I have been watching a copious number of films for well over a decade, which makes the fact that this is my first Terrence Malick film all the more surprising. Granted, he took a 20-year hiatus between this film and The Thin Red Line, but he is one of those directors that anyone who loves film should have encountered. Good thing I managed to fit this in before I turned 30.
Given how respected he is, the first watching of any Terence Malick was always going to suffer from the weight of expectation. So, was it worth the wait and was Days of Heaven the film to make me into a fan? Well, the answer to that is a lot more nuanced than I would have expected. For, whilst I wouldn’t say that this will end up in my top films of all time list, I cannot deny that I am thankful for the experience (and no I am not just referring to the sex pot that was 1970s Richard Gere).
The storyline (whereby temporary farm workers conspire to array the rich land owner to eventually end up with his fortune once he dies) never really goes beyond the original sketch plan. However, that doesn’t really feel much of the point with this film. Instead you have arguably one of the best shot films or have been nominated for an Oscar – to the point where you could blow up most of the frames (apart from the locusts) and turn them into some pretty stunning wall art. Little wonder, therefore, that this walked away with awards for the cinematography.

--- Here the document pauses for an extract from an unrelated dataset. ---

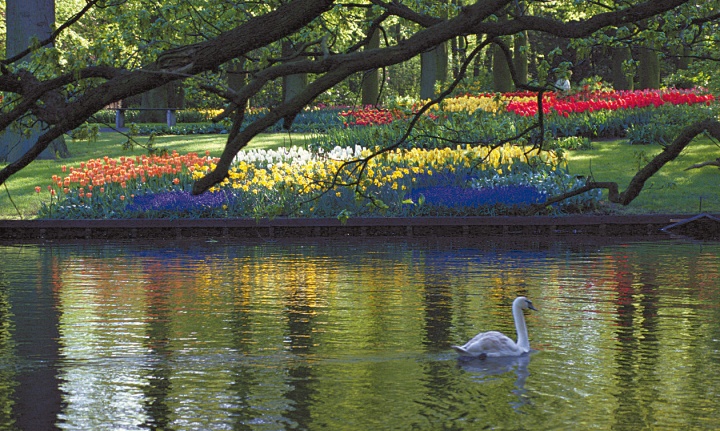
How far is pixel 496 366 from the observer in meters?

It also has a beautiful soundtrack that makes great use of the ‘Aquarium’ piece of Camille Saint-Saëns Carnival of the Animals as well as original music by Ennio Morricone. The whole thing plays like Malick’s own wistful daydream of a time gone by, and that’s such a hard thing to pull of well. Thing is, I missed there being some decent character development here and, instead, it felt like watching a beautiful puppet show rather than a cinematic masterpiece. Make of that what you will.